#### [SHORT PROBLEM A]
Reproduce word for word the part of the Cubs pitching preview starting at "In the bullpen, the" and ending at "four new relievers.".

#### [SOURCE TEXT]
----------------------------------------

CHICAGO CUBS (1998: 792 runs allowed, 5th NL Central)

Rotation
Steve Trachsel, R
Kevin Tapani, R
Jon Lieber, R
Terry Mulholland, L
Scott Sanders, R or Kurt Miller, R

Bullpen
Rod Beck, R
Terry Adams, R
Matt Karchner, R
Felix Heredia, L

Alternatives
Andrew Lorraine, L
Marc Pisciotta, R

Life after Kerry may not be as bad as some people are expecting. Sure, Kevin Tapani's 19 wins last year are a great demonstration of the value of run support: he got it, and Mark Clark didn't. Okay, it's almost certainly false hope that Terry Mulholland is going to somehow keep his under-three ERA pitching regularly in the rotation, since he hasn't had an ERA under 4.00 as rotation regular since 1993; in the wake of the injury to Terry Adams, Mulholland is being temporarily assigned to the bullpen. Sure, every year I keep guessing that this will be the year Steve Trachsel breaks through. I still think it's possible; he's relatively young at 28, he's never had a major injury, and he has flashes of dominance. For better or for worse, they're all relatively durable by today's standards, and I doubt any of them will totally collapse. If anyone might bust out for a great year, it's Jon Lieber. His established level is about as good as either Trachsel or Tapani, but his control and ability to dice up right-handed batters could be especially important in games against divisional rivals. The fifth spot in the rotation is still open, but it looks like Scott Sanders is going to grab the job. He's had an even worse-than-usual hangover period from his stint with the Mariners, but he could still end up being a modest surprise. He's probably better suited to be the top set-up man for Beck in the pen, but the Cubs will have to kick around Sanders or Kurt Miller in the fifth slot until Jeremi Gonzalez heals up (probably August). Overall, the Cubs should have four solid starters, but no one is really a strong candidate to break through and have a great season.

In the bullpen, the Cubs' problems are still pronounced. Bad back or not, Rod Beck is neither a source of strength or weakness. The key will be making him relevant. Matt Karchner continues to be bad news, and Terry Adams' persistent injury woes need to be tackled before the Cubs can even figure out how to straighten him out. Felix Heredia could be more valuable if he's taken out of the lefty specialist role. That seems unlikely, because Riggleman is almost robotic in his observation of platoon splits. Who wins the last spot or two in the pen is less important than the figuring out that they may have to start over and find four new relievers.

----------------------------------------

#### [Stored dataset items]
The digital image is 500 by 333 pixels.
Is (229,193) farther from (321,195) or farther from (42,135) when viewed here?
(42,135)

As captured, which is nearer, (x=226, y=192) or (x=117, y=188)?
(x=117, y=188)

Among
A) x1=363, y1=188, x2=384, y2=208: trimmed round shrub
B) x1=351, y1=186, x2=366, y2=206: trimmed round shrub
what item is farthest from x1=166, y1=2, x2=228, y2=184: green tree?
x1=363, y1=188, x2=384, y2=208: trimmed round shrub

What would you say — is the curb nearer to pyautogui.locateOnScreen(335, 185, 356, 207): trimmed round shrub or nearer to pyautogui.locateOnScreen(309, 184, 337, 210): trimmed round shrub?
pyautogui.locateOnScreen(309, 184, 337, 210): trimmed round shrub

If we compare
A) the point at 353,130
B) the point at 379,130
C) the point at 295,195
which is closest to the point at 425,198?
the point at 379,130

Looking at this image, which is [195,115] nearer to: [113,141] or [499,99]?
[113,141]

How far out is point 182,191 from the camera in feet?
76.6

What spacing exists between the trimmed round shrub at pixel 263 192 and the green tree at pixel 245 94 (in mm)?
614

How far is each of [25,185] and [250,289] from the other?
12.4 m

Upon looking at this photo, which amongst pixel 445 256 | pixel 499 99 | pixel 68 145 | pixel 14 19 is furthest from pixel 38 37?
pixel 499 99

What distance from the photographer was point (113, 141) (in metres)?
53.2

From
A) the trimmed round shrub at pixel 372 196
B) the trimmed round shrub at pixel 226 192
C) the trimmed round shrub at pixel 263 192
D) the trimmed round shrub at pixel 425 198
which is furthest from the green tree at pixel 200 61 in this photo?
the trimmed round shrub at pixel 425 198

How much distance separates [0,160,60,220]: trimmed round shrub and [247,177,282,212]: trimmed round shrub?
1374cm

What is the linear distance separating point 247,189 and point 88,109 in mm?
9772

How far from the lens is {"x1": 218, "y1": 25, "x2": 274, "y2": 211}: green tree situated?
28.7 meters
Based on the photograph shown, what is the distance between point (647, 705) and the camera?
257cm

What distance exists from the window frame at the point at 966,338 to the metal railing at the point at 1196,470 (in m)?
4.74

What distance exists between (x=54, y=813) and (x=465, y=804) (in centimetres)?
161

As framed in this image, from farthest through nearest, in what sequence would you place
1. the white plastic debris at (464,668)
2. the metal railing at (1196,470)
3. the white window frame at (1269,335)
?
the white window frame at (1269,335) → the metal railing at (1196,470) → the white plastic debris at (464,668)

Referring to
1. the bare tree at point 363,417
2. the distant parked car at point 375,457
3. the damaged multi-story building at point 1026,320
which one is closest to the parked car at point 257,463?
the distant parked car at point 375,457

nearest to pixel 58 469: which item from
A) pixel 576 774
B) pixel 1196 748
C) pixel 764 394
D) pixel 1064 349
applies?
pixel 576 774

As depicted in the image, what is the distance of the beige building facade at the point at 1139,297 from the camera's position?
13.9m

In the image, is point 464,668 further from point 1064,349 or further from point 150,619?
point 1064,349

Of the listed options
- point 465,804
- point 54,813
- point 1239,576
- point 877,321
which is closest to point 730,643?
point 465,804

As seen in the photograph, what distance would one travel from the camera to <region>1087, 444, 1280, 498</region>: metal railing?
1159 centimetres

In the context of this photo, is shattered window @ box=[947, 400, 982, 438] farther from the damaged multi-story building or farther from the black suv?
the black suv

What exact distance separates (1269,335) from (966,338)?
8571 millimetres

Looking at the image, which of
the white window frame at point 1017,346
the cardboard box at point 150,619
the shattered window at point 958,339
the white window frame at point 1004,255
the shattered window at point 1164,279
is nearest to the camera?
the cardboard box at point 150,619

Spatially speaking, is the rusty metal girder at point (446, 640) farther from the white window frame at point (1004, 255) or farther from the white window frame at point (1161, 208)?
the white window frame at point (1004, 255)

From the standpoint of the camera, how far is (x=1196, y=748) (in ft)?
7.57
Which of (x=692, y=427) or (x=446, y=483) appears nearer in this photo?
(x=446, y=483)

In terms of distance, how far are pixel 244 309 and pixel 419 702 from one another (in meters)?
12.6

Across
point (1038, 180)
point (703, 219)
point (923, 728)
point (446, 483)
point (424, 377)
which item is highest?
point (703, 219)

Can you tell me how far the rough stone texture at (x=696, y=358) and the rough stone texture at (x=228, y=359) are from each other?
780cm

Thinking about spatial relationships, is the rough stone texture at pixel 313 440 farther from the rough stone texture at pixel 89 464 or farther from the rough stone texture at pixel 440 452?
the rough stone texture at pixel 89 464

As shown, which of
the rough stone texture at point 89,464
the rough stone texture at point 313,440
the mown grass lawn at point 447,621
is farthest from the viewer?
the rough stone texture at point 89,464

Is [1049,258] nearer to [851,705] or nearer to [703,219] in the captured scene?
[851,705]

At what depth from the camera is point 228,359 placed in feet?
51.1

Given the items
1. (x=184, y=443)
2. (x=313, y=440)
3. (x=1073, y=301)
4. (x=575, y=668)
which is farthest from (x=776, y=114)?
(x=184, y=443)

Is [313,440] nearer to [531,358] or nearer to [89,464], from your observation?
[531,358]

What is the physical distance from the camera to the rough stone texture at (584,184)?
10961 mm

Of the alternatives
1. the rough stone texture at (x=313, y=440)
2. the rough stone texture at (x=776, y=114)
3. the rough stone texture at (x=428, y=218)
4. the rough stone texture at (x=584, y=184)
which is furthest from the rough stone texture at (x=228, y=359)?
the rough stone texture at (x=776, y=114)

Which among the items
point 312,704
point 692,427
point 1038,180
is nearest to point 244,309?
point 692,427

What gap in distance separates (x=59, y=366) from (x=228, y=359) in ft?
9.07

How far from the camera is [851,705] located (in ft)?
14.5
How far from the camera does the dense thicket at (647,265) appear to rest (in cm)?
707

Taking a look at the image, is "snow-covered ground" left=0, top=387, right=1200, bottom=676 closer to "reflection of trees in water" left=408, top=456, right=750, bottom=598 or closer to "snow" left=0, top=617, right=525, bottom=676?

----------------------------------------

#### [SHORT PROBLEM B]
Write out the stored dataset items verbatim, starting at the line that contains "How far from the camera is" and ending at the final line of those items.

#### [EXPECTED OUTPUT A]
In the bullpen, the Cubs' problems are still pronounced. Bad back or not, Rod Beck is neither a source of strength or weakness. The key will be making him relevant. Matt Karchner continues to be bad news, and Terry Adams' persistent injury woes need to be tackled before the Cubs can even figure out how to straighten him out. Felix Heredia could be more valuable if he's taken out of the lefty specialist role. That seems unlikely, because Riggleman is almost robotic in his observation of platoon splits. Who wins the last spot or two in the pen is less important than the figuring out that they may have to start over and find four new relievers.

#### [EXPECTED OUTPUT B]
How far from the camera is [851,705] located (in ft)?
14.5
How far from the camera does the dense thicket at (647,265) appear to rest (in cm)?
707

Taking a look at the image, is "snow-covered ground" left=0, top=387, right=1200, bottom=676 closer to "reflection of trees in water" left=408, top=456, right=750, bottom=598 or closer to "snow" left=0, top=617, right=525, bottom=676?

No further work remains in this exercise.